* _Directions_:
From the data below, repeat everything exactly except the images.

* _Recorded data_:
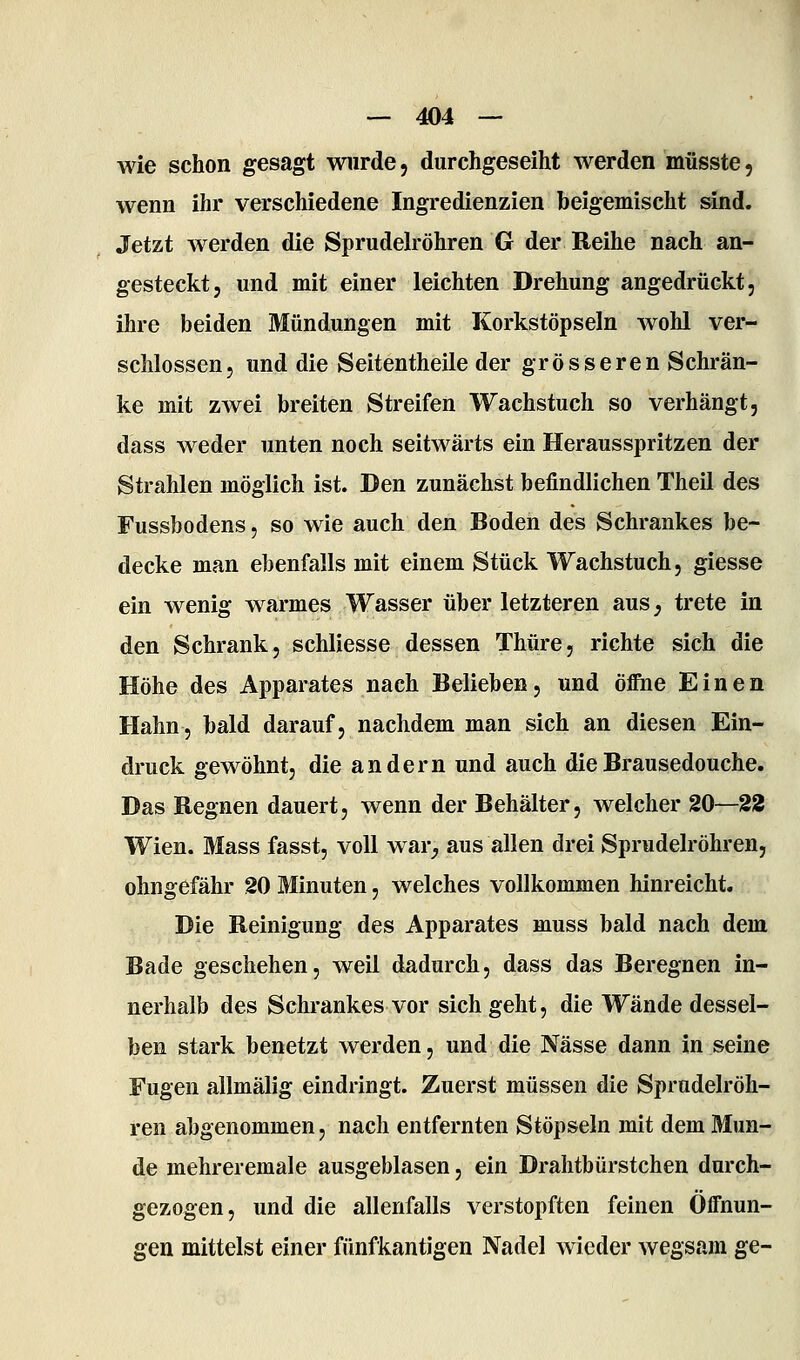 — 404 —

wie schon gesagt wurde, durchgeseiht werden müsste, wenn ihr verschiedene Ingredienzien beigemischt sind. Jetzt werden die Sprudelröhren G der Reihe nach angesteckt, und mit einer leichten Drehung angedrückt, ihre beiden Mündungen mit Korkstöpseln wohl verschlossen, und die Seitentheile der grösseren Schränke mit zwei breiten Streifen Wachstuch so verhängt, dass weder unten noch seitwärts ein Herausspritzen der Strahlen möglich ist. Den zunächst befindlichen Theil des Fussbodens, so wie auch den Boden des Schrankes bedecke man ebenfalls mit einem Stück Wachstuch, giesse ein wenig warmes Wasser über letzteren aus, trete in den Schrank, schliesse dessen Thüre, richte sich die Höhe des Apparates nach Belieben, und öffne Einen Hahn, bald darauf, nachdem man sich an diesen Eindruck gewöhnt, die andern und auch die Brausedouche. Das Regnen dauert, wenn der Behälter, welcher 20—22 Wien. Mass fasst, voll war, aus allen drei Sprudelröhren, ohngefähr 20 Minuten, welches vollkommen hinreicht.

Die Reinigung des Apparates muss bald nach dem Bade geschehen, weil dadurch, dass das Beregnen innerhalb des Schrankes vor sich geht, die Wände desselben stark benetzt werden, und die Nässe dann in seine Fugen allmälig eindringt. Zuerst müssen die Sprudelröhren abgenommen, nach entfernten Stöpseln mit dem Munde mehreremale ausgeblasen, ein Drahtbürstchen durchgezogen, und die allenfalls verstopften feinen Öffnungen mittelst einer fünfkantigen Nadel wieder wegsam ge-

* _Response below_:
 — 404 —

wie schon gesagt wurde, durchgeseiht werden müsste, wenn ihr verschiedene Ingredienzien beigemischt sind. Jetzt werden die Sprudelröhren G der Reihe nach angesteckt, und mit einer leichten Drehung angedrückt, ihre beiden Mündungen mit Korkstöpseln wohl verschlossen, und die Seitentheile der grösseren Schränke mit zwei breiten Streifen Wachstuch so verhängt, dass weder unten noch seitwärts ein Herausspritzen der Strahlen möglich ist. Den zunächst befindlichen Theil des Fussbodens, so wie auch den Boden des Schrankes bedecke man ebenfalls mit einem Stück Wachstuch, giesse ein wenig warmes Wasser über letzteren aus, trete in den Schrank, schliesse dessen Thüre, richte sich die Höhe des Apparates nach Belieben, und öffne Einen Hahn, bald darauf, nachdem man sich an diesen Eindruck gewöhnt, die andern und auch die Brausedouche. Das Regnen dauert, wenn der Behälter, welcher 20—22 Wien. Mass fasst, voll war, aus allen drei Sprudelröhren, ohngefähr 20 Minuten, welches vollkommen hinreicht.

Die Reinigung des Apparates muss bald nach dem Bade geschehen, weil dadurch, dass das Beregnen innerhalb des Schrankes vor sich geht, die Wände desselben stark benetzt werden, und die Nässe dann in seine Fugen allmälig eindringt. Zuerst müssen die Sprudelröhren abgenommen, nach entfernten Stöpseln mit dem Munde mehreremale ausgeblasen, ein Drahtbürstchen durchgezogen, und die allenfalls verstopften feinen Öffnungen mittelst einer fünfkantigen Nadel wieder wegsam ge-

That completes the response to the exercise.